→ **EXTRACTED TEXT**
On May 13, 1939, the German luxury liner St. Louis departed from Hamburg, setting sail for Cuba. It was a grand vessel, with eight decks capable of handling some 400 first-class passengers and another 500 in tourist class. Nine hundred thirty-eight people were on board when it departed, though none of them were on holiday. They were Jews fleeing persecution by the Nazi regime.
Not all of them were successful. The passengers were denied asylum in Cuba, and the ship sat in port for days before being forced to leave. After being turned away from both the United States and Canada, it returned to Europe, with four countries agreeing to accept the passengers as refugees. The war they were fleeing caught up with nearly a quarter of the passengers, who were killed in concentration camps.
Martin Goldsmith is an author, classical music radio host, and a 1974 graduate of Johns Hopkins' Krieger School of Arts & Sciences. His grandfather and uncle, Alex and Helmut Goldschmidt, were two of those passengers. When the ship returned to Europe, Alex and Helmut were among the just more than 200 passengers admitted to France, entering the country at the northern port city Boulogne-sur-Mer. From there, as Goldsmith recounts in his gripping new book, Alex's Wake: A Voyage of Betrayal and a Journey of Remembrance, the pair spent the next three years moving from one French camp to another before they were killed at Auschwitz.

→ **WORK INSTRUCTION**
Pick up the article about the 1939 voyage of the St. Louis and carry it on from its last sentence.

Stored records

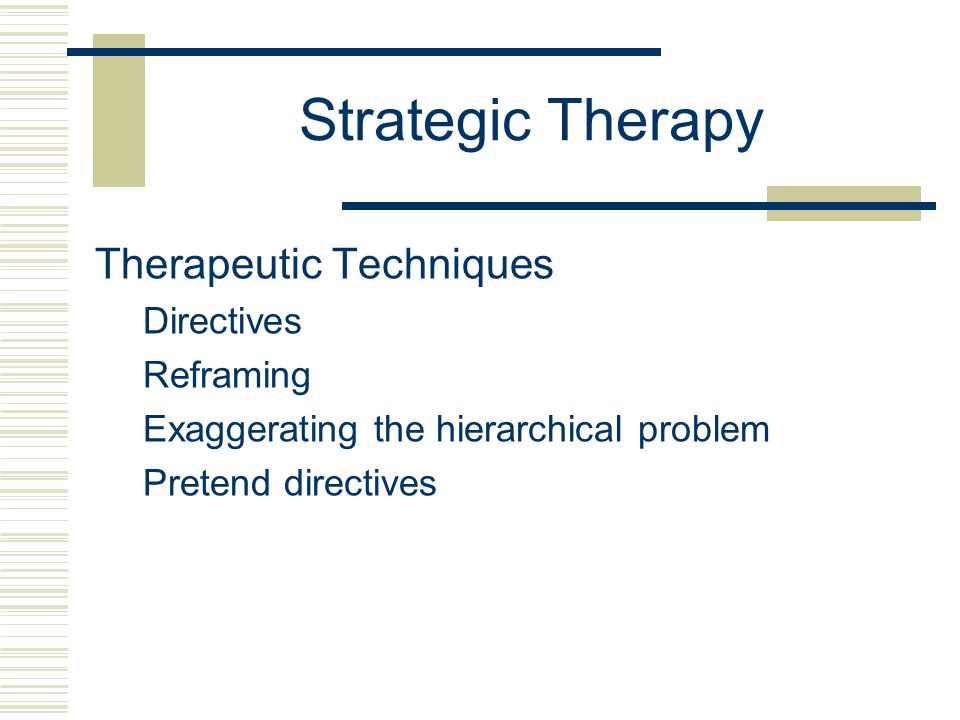 Strategic Therapy

Therapeutic Techniques

Directives

Reframing

Exaggerating the hierarchical problem

Pretend directives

→ **RESULT FOR THIS EXERCISE**
In the spring of 2011 Goldsmith retraced their steps, and in Alex's Wake he charts these parallel journeys—that of his grandfather and uncle, and Goldsmith's own emotional narrative of learning about the times, places, and experiences of these two relatives he never knew. It's a profoundly moving read, and Goldsmith spends a considerable amount of time talking about the frustratingly tragic voyage of the St. Louis.
On Monday, Goldsmith and Diane Afoumado, a researcher at the United States National Holocaust Memorial Museum, will take part in a panel commemorating the 75th anniversary of the sailing of the St. Louis at the Library of Congress, in the Whittail Pavilion from noon to 1 p.m.
We caught up with Goldsmith by phone to talk about his research for the book, putting together this complex story, and bringing to light some of the lesser known Holocaust stories that remained to be told.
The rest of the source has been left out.